On Thursday, 21st January 2021, BitMEX Research in a tweet pointed out that there could have been a double-spend flaw in Bitcoin.
What is a double spend flaw in a cryptocurrency?
A double spend flaw is a highly dreaded scenario where users can spend their cryptocurrencies more than once. If it were to occur, it would cast lots of doubts into the credibility of any cryptocurrency since it would mean a crypto coin holder can sell crypto coins and still hold them after selling.
If the report was to be confirmed, it would paint a very bad picture of the world most used cryptocurrency.

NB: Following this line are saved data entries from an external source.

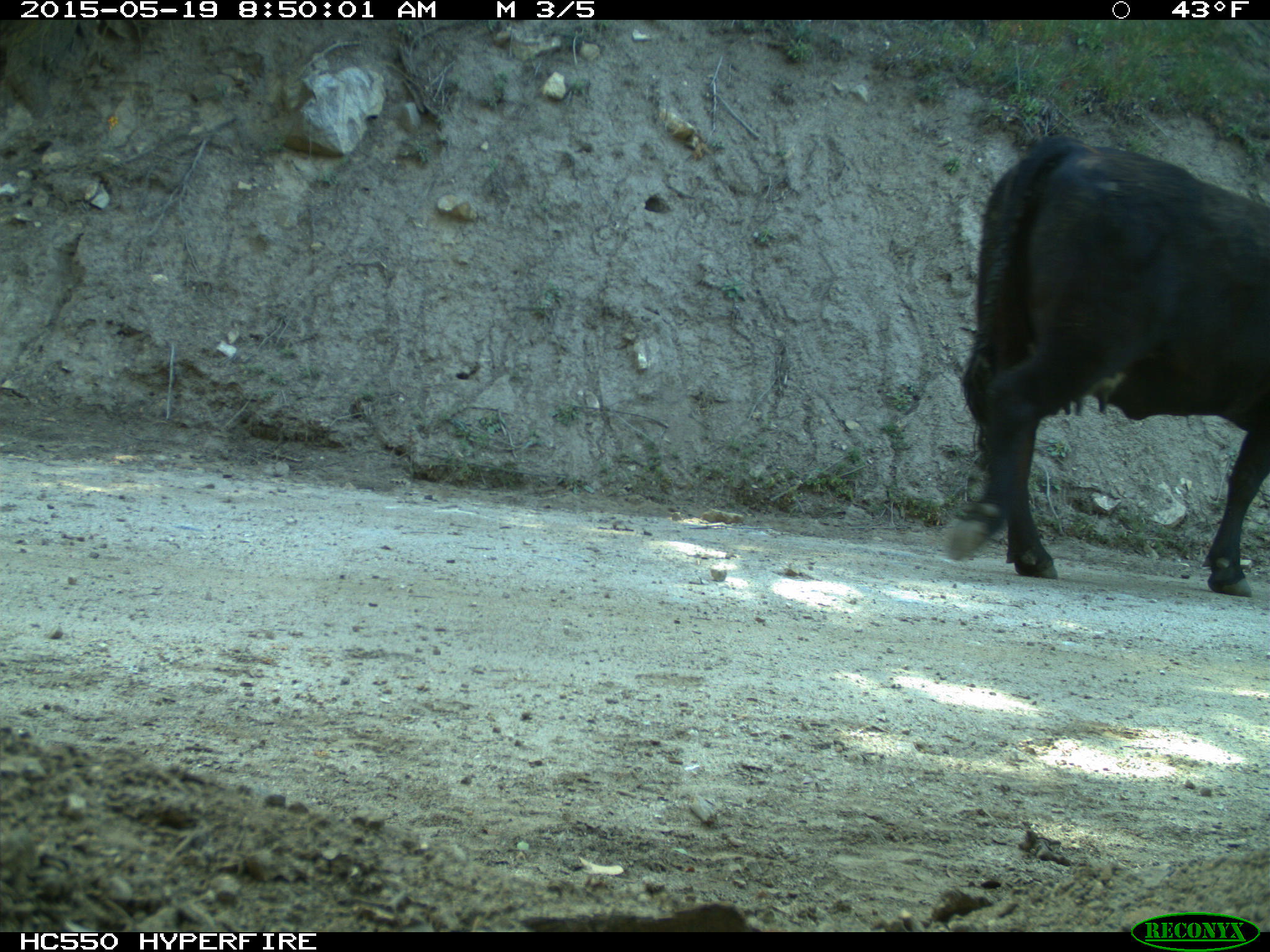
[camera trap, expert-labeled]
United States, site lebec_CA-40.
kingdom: Animalia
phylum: Chordata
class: Mammalia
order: Artiodactyla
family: Bovidae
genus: Bos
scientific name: Bos taurus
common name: domestic cow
Bos taurus (domestic cow).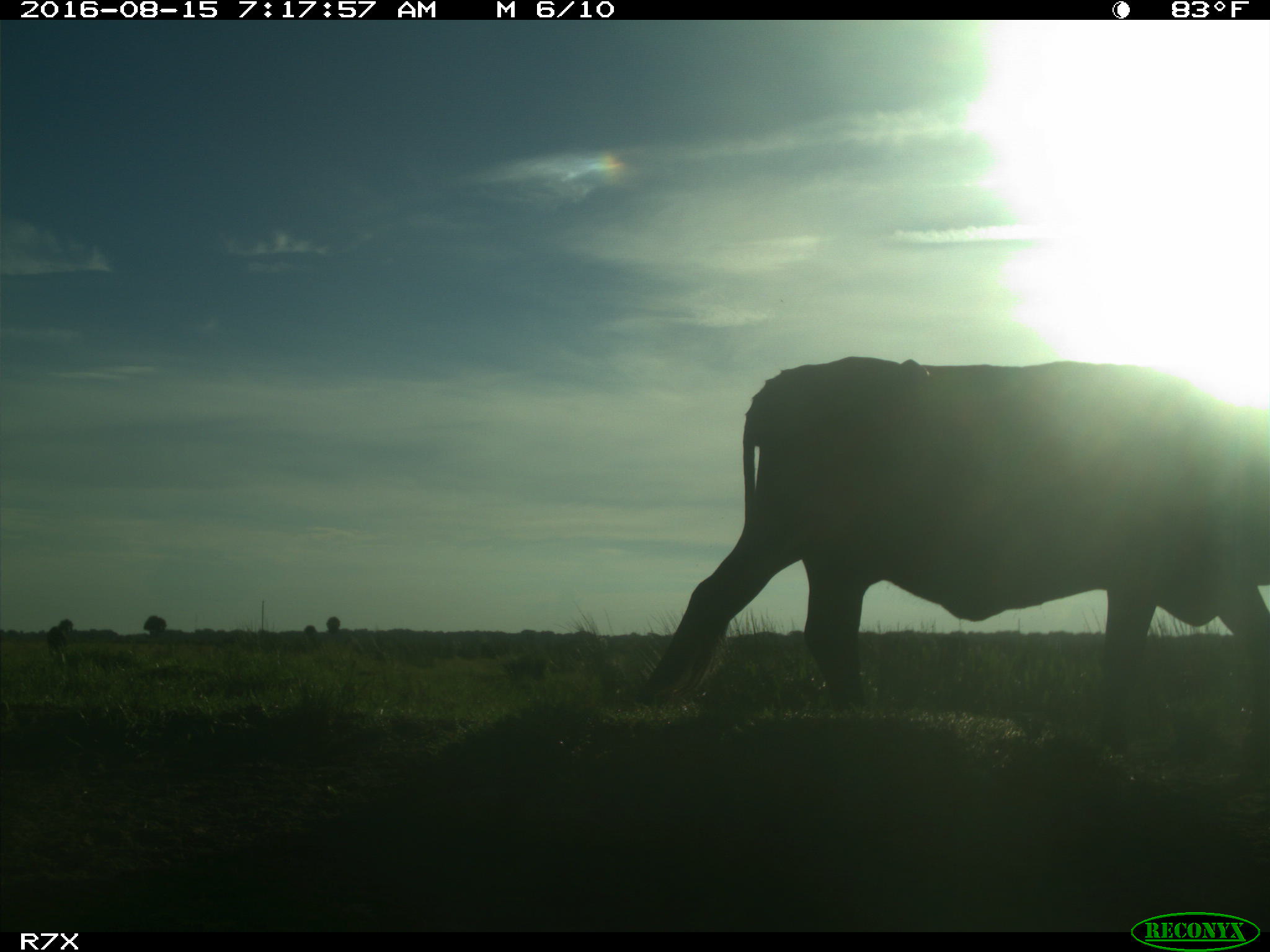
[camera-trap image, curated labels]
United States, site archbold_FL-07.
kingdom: Animalia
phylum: Chordata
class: Mammalia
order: Artiodactyla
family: Bovidae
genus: Bos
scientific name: Bos taurus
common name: domestic cow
Bos taurus (domestic cow).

Not to mention that all eyes are due to the monster bullish rally the digital currency unleashed towards the end of 2020. Any confirmation would lead to panic among investors who in fear of losing their investments would jump into a selling frenzy resulting in a sharp decline of the value of the digital currency.
But how true is the report? What really happened?

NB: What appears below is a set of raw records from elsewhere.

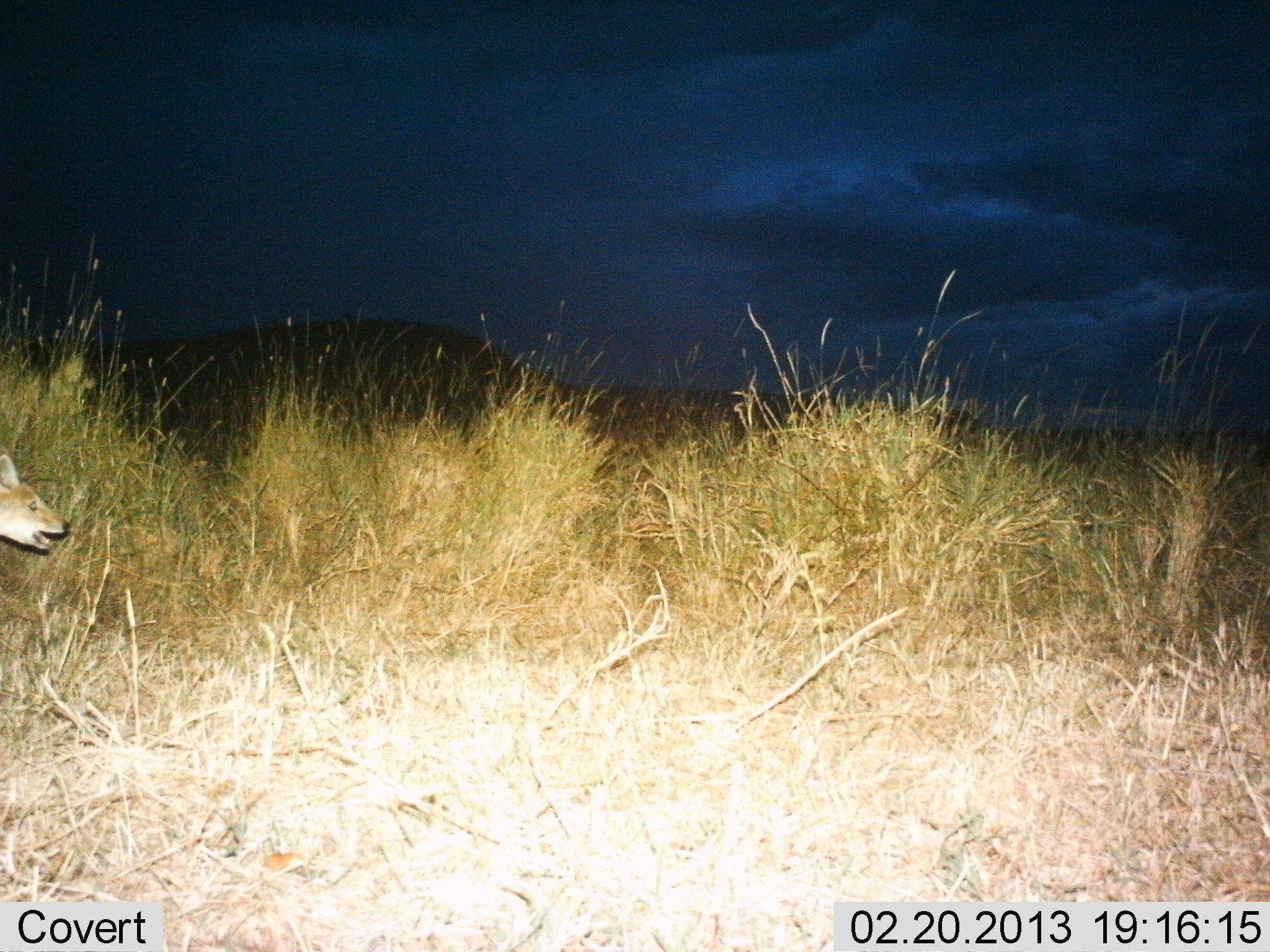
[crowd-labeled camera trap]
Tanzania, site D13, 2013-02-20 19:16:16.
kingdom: Animalia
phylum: Chordata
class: Mammalia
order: Artiodactyla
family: Bovidae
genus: Madoqua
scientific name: Madoqua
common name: dikdik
Dikdik (Madoqua), count 1. Behavior (volunteer vote fractions): standing 50%, resting 0%, moving 50%, interacting 0%. Young present (vote fraction): 0%. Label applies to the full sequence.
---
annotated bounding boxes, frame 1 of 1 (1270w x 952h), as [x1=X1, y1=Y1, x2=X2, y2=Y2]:
animal: [x1=0, y1=448, x2=70, y2=550]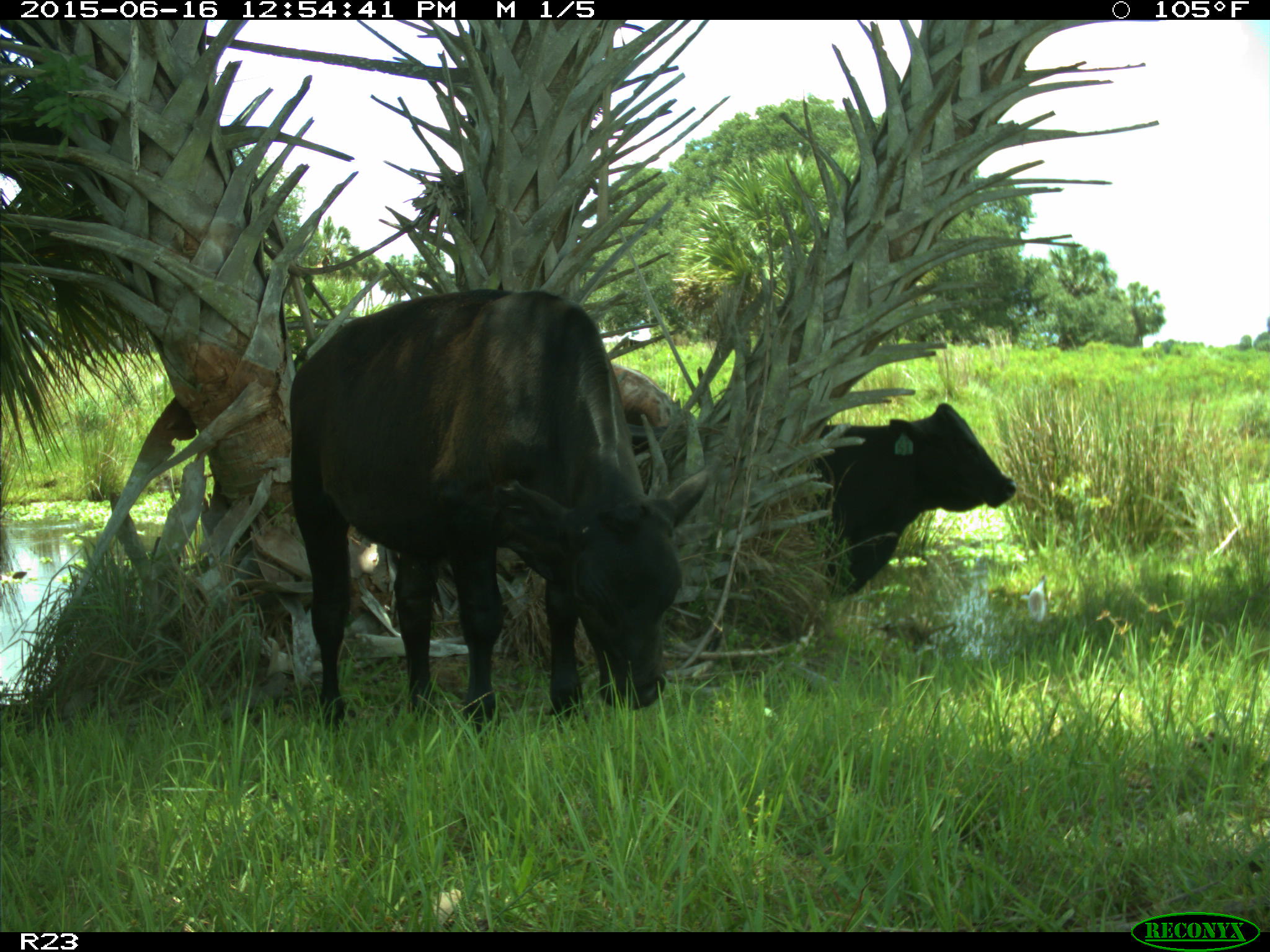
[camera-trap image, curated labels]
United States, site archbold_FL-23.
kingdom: Animalia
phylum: Chordata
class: Mammalia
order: Artiodactyla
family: Bovidae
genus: Bos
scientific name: Bos taurus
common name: domestic cow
Bos taurus (domestic cow).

While BitMEX pointed out that a small Bitcoin double spend was detected, Bitfinex CTO was quick to insist that whatever occurred was not a double spend.
The amount in question is 0.00062063 BTC, which would translate to about $21 as per the value of BTC at the time the incident occurred.

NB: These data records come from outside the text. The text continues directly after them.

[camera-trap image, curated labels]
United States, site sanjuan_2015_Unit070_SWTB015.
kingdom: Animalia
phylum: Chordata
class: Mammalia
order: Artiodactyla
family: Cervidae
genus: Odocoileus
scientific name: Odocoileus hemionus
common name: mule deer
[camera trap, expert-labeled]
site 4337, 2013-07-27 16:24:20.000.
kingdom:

There were however attempts by BitMEX to clarify that the transaction that appeared to be a double spend was a Replace-By-Fee (RBF) transaction. But BitMEX’s Fork Monitor noted that there were no RBF fee bumps that were detected to qualify it as an RBF transaction.
But Paolo Ardoino, the Bitfinex CTO, in an email to Insider pointed out that what had happened is that two blocks were mined simultaneously and there had to be a chain reorganization to accommodate the two blocks. But it was ultimately not double-spending; according to Ardoino.